Anyone who has listened to my rants knows that I am concerned that the US is over-retailed, over-drugstored, over-banked, and over-restauranted. Capacity was built for peak demand that was debt fueled and may not come back for years. This could lead to a supply overhang that is tough to overcome. Next:
Banks will be in a permanent state of crisis. If we learn anything from Japan, it’s that time does not heal all wounds. The Japanese tried to recapitalise their banking system by propping up zombie institutions. That didn’t work. It didn’t work in Japan in the 1990s and it didn’t work with Savings & Loans in the US in the 1980s. Why should we expect it is going to work now? But, team Obama has decided this is the way forward. If and when an economic relapse occurs, the fragility of the banking system will be made manifest.
The US policy makers have made the decision to let the banks try to earn their way through the cycle or as Karl Denninger likes to say, “extend and pretend.” Harrison argues that we are just setting ourselves up for a more dramatic fall in the future. I have to admit that I agree that this risk is far from off the table.
Alice Schroeder says don’t forget about the rating agencies: With much of the populist anger dying down as we all have been beaten into submission by the incessant bad news about the economy, some of the culprits of this crisis are no longer receiving as much attention. The author of The Snowball thinks this is a big mistake and can’t understand why the rating agencies may get off with only a slap on the wrist. Accordingly, she offers up much more dramatic reforms to the currently flawed and obviously ineffective system:
Plan A, therefore, is to pull the requirements for ratings out of loan covenants, investment guidelines, swap documentation, and collateral triggers. Allow lenders and insurers to demand from issuers the data they now give the ratings companies.
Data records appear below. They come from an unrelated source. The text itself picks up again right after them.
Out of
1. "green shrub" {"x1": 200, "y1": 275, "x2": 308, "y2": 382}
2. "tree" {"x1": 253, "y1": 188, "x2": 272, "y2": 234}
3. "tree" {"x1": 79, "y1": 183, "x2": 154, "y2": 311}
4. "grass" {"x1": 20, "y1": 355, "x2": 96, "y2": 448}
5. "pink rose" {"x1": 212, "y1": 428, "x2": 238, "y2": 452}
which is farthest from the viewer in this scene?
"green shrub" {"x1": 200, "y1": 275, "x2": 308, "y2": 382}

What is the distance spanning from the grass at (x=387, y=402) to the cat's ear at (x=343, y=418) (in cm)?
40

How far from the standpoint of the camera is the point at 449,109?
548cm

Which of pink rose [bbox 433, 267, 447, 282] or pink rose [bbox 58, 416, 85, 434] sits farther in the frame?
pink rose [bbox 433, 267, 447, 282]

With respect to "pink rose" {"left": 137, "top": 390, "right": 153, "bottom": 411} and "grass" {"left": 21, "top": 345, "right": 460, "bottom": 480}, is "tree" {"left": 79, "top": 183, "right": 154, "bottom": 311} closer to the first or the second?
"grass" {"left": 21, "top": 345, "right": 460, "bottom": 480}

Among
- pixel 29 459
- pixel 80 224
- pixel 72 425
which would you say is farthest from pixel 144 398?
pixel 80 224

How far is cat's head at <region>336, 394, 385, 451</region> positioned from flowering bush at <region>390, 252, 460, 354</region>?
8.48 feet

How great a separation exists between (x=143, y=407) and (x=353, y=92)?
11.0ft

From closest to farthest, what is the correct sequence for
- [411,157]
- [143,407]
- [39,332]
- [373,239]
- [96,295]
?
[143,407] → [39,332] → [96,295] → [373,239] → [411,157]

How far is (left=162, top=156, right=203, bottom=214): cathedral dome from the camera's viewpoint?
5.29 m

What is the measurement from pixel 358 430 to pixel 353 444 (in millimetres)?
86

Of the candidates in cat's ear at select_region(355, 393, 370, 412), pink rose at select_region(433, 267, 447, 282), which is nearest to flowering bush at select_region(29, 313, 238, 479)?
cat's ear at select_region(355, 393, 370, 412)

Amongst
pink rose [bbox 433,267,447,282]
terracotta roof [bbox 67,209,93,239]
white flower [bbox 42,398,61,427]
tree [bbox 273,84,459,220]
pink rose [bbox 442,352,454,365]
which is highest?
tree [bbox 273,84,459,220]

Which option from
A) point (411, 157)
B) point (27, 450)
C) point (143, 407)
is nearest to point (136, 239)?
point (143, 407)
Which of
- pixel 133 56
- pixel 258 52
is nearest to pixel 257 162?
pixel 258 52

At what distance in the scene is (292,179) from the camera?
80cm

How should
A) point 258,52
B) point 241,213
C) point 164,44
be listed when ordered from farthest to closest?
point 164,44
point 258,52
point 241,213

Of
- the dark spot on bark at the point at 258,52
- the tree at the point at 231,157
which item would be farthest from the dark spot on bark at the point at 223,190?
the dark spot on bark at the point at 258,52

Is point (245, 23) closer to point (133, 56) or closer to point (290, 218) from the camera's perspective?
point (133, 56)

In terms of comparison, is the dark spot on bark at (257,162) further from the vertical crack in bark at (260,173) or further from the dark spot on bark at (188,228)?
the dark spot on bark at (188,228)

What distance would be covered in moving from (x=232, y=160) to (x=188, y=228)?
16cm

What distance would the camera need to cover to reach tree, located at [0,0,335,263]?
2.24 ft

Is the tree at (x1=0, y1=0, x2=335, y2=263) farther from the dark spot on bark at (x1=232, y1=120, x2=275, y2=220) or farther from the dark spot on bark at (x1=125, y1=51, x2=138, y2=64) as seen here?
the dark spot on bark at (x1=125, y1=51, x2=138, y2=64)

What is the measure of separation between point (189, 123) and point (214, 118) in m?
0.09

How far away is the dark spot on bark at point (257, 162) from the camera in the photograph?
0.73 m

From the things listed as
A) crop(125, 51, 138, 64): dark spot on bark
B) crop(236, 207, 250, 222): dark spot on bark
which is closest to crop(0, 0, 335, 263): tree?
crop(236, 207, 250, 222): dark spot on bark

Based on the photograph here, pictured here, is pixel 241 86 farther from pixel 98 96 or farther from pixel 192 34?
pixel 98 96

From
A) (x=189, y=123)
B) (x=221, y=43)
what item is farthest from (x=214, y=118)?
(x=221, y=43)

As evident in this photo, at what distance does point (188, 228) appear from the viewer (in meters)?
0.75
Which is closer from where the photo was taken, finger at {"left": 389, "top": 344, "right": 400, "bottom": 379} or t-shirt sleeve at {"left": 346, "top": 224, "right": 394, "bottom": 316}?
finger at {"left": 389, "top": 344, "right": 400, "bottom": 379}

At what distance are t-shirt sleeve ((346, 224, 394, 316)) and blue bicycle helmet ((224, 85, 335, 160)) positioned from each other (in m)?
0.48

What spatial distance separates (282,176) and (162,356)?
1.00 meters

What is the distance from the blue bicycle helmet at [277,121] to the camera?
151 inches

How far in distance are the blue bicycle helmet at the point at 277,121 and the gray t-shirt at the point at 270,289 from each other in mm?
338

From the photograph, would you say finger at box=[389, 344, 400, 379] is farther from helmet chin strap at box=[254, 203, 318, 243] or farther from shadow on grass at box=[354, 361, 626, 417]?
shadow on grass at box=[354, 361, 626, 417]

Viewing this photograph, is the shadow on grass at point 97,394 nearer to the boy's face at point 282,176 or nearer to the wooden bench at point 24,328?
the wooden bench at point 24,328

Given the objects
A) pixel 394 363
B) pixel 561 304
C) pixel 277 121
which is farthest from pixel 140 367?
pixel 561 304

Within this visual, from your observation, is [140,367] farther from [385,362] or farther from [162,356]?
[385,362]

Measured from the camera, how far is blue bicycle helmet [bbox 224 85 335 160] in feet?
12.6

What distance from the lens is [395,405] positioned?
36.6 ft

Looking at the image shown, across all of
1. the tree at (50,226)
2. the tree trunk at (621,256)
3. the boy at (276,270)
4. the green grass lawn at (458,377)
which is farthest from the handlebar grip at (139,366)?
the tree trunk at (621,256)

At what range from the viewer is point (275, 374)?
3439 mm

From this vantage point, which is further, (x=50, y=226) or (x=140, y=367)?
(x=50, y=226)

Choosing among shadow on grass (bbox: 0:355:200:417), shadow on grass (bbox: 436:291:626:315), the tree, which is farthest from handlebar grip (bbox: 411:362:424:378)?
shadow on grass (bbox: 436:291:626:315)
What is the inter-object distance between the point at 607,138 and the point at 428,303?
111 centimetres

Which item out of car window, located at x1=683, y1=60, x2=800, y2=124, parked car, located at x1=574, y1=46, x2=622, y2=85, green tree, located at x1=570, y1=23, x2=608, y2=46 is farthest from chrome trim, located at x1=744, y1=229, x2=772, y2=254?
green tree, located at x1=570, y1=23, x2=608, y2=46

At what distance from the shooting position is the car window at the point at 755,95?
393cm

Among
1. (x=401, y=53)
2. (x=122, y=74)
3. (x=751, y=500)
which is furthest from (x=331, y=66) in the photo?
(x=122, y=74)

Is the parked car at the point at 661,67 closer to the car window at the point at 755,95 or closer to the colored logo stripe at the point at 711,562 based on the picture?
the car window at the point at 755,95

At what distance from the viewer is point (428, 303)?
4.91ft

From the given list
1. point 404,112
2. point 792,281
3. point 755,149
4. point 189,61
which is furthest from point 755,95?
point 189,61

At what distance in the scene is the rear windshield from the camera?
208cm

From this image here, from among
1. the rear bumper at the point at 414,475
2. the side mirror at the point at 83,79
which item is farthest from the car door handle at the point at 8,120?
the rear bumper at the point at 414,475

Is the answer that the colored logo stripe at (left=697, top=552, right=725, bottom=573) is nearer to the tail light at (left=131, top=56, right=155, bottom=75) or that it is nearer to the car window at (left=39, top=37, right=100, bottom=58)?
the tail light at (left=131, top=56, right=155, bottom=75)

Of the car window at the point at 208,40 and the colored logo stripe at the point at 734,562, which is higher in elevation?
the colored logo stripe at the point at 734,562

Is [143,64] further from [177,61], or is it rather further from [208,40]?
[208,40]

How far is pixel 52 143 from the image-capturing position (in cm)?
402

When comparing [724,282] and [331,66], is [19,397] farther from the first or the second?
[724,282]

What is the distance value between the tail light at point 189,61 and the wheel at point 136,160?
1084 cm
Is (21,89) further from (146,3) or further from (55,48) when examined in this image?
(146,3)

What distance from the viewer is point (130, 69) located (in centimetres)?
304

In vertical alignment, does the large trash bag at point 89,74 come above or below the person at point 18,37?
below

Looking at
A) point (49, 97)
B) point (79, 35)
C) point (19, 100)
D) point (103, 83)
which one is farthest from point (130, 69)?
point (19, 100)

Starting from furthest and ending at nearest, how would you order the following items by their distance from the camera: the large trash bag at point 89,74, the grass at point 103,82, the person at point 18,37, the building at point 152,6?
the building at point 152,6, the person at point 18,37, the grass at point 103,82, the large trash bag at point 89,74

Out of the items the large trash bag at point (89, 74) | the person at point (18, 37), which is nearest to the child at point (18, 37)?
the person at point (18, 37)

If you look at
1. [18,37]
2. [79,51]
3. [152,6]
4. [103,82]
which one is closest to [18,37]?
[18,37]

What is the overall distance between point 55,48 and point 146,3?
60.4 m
Better yet, turn that data loose on the Internet and let the free market handle the rest.
Wiki-raters, bloggers, ratings boutiques would quickly emerge to analyze their way to fame and fortune. This is where the world is headed anyway -- a barbell. At one end, cheapie analysis done on the fly by strivers; at the other end, deep research purchased by the deep-pocketed few.
Wheeeeeee! Let’s let the blogosphere handle ratings. Now that would be awesome. I can just imagine the expletive laced rating of a REIT by Tyler Durden of Zero Hedge. In fact, I think I would even pay to read that even if I had no interest in the company.